Passage given
──────
Sparser (indra.sources.sparser)

Sparser API (indra.sources.sparser.api)

Provides an API used to run and get Statements from the Sparser reading system.

indra.sources.sparser.api.process_text(text, output_fmt='json', outbuf=None, cleanup=True, key='', **kwargs)[source]

Return processor with Statements extracted by reading text with Sparser.

Parameters:
  • text (str) – The text to be processed
  • output_fmt (Optional[str]) – The output format to obtain from Sparser, with the two options being ‘json’ and ‘xml’. Default: ‘json’
  • outbuf (Optional[file]) – A file like object that the Sparser output is written to.
  • cleanup (Optional[bool]) – If True, the temporary file created, which is used as an input file for Sparser, as well as the output file created by Sparser are removed. Default: True
  • key (Optional[str]) – A key which is embedded into the name of the temporary file passed to Sparser for reading. Default is empty string.
Returns:

  • SparserXMLProcessor or SparserJSONProcessor depending on what output
  • format was chosen.

indra.sources.sparser.api.process_nxml_str(nxml_str, output_fmt='json', outbuf=None, cleanup=True, key='', **kwargs)[source]

Return processor with Statements extracted by reading an NXML string.

Parameters:
  • nxml_str (str) – The string value of the NXML-formatted paper to be read.
  • output_fmt (Optional[str]) – The output format to obtain from Sparser, with the two options being ‘json’ and ‘xml’. Default: ‘json’
  • outbuf (Optional[file]) – A file like object that the Sparser output is written to.
──────
Data provided
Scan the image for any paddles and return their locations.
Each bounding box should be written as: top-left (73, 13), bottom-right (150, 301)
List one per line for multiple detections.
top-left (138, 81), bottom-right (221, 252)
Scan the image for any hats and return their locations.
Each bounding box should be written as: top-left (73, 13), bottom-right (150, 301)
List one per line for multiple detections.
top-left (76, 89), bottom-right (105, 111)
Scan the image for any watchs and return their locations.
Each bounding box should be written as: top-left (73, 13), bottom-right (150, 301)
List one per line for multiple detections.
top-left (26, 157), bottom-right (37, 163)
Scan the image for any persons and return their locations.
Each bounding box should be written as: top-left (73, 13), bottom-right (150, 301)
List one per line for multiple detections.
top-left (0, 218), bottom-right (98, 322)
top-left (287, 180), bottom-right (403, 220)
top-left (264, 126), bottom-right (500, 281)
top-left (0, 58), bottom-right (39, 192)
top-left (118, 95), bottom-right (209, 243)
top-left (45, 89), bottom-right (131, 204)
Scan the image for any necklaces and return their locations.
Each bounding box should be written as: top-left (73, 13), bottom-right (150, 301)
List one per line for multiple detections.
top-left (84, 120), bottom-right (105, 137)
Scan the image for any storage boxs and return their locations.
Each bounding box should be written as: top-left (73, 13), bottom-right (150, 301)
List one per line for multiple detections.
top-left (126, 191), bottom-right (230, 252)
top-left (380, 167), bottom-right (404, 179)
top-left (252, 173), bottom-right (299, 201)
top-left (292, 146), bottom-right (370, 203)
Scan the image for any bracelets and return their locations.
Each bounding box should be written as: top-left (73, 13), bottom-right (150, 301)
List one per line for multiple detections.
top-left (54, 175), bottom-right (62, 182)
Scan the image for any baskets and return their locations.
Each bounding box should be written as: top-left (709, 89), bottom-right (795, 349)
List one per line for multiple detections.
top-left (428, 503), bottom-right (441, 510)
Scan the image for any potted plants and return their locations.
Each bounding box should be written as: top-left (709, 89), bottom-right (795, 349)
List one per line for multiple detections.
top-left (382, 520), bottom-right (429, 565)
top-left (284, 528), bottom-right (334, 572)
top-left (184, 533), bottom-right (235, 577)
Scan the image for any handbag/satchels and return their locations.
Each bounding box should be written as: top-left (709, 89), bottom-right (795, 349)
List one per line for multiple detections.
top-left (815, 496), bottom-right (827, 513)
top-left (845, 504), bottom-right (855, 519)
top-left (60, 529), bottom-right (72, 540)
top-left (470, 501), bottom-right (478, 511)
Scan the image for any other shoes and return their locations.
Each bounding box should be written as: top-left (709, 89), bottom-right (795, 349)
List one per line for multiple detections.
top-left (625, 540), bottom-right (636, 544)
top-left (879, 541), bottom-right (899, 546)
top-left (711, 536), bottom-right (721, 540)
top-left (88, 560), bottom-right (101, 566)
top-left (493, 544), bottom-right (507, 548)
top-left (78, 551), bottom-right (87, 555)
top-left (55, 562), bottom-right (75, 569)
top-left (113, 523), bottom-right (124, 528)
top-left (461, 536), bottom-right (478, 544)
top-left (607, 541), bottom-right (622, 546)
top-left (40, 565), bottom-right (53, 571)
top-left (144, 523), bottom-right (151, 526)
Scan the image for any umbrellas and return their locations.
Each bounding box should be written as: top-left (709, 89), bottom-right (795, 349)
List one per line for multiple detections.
──────
The tasks
a - According to the Sparser API documentation, what are the two output formats that can be obtained from Sparser?
b - Name every parameter that the Sparser API documentation describes in the Parameters list for process_text.

Answers for the exercise
a - 'json' and 'xml'

b - text, output_fmt, outbuf, cleanup, key